* _Task directions_: Each line from the one holding "Avaya Mirage Ultra NC Headset" through the end of the records should be returned exactly, while pictures are skipped.

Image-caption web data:
'''

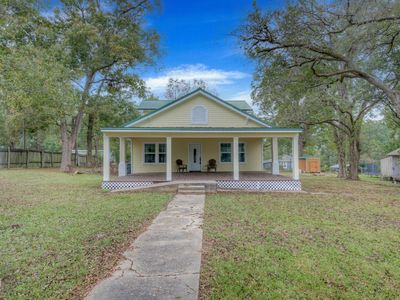 9180 Main St, Greenwood, LA, 71033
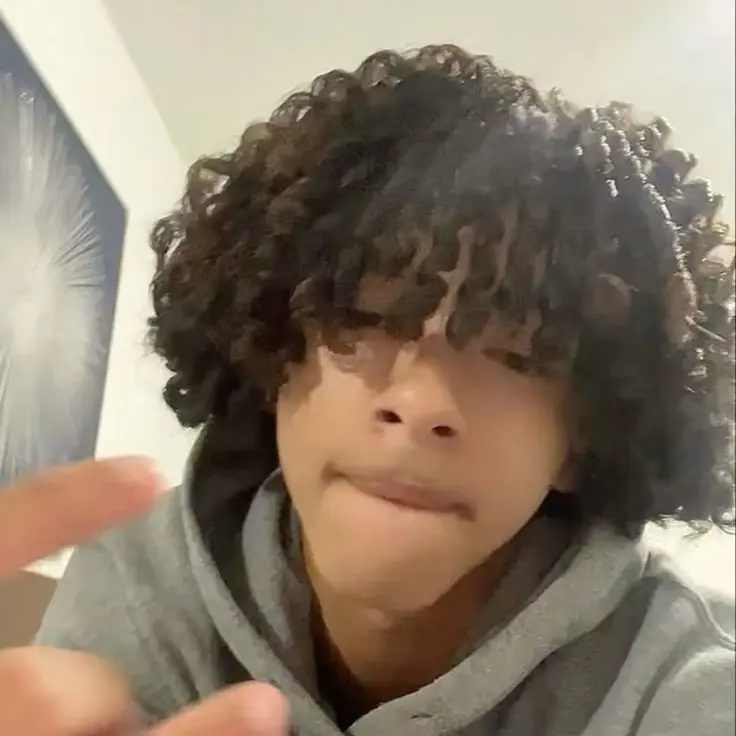 PastelTile7186의 Lightskin bf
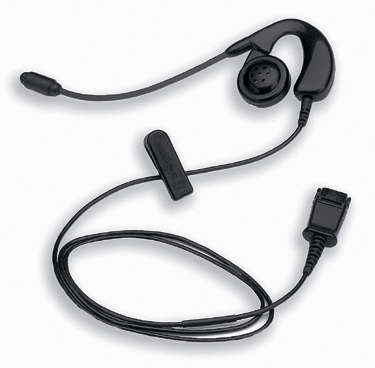 Avaya Mirage Ultra NC Headset
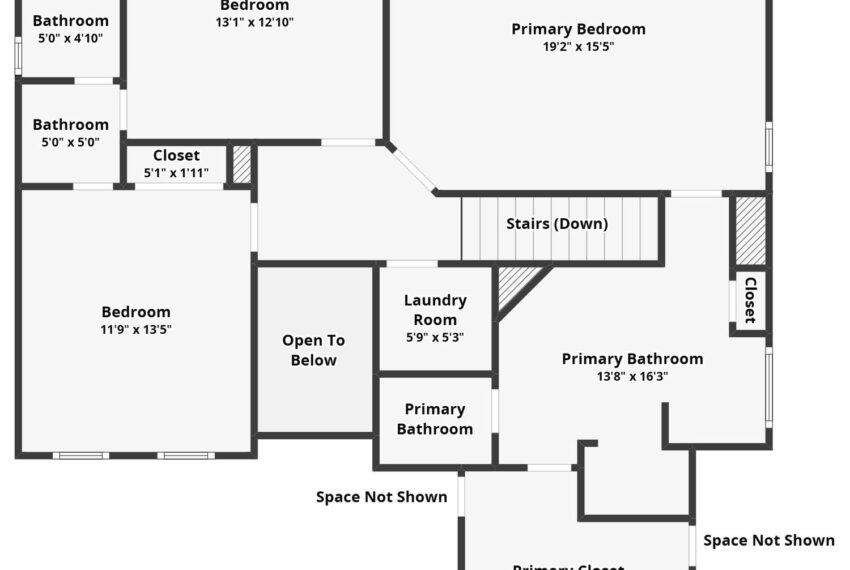 1581 Oak Park Cove - Web Quality - 004 - 1581 Oak Park Cv_Floor 2-vz5g
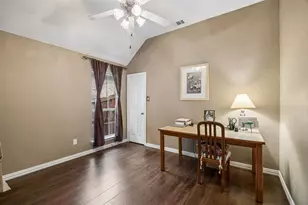 3708 Burgee Ct, Fort Worth, TX 76244 - Photo 18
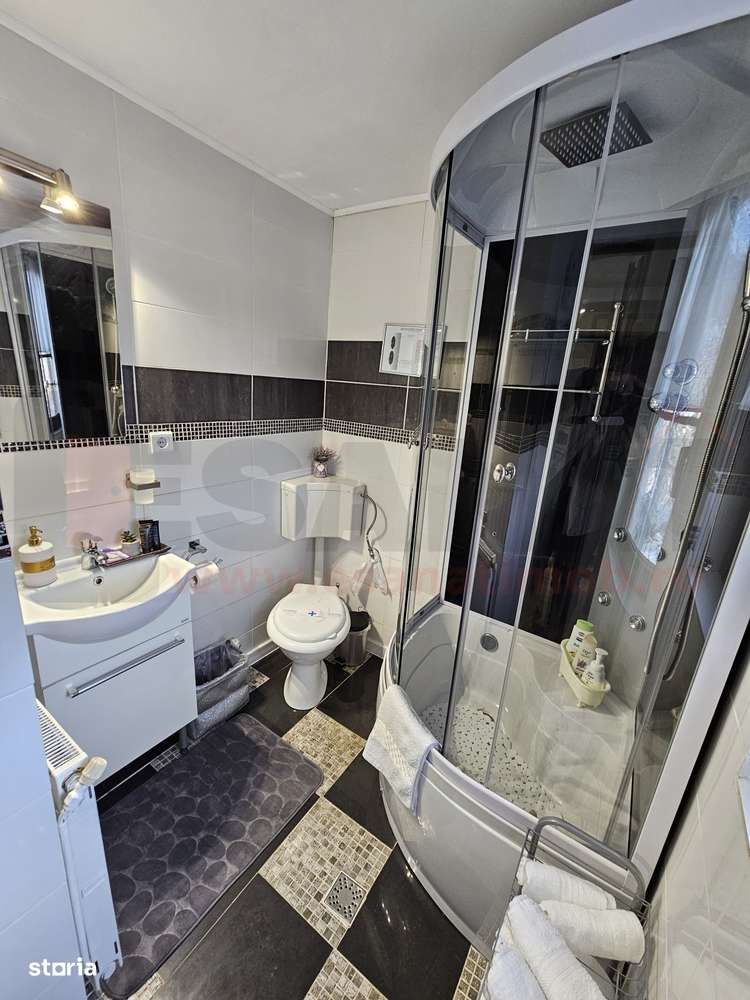 Ocazie unica: De vanzare Pensiunea Casa Elena din Sibiel |VIDEO - Imagine principală: 5/20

'''

* _The completed task_:
 Avaya Mirage Ultra NC Headset
 1581 Oak Park Cove - Web Quality - 004 - 1581 Oak Park Cv_Floor 2-vz5g
 3708 Burgee Ct, Fort Worth, TX 76244 - Photo 18
 Ocazie unica: De vanzare Pensiunea Casa Elena din Sibiel |VIDEO - Imagine principală: 5/20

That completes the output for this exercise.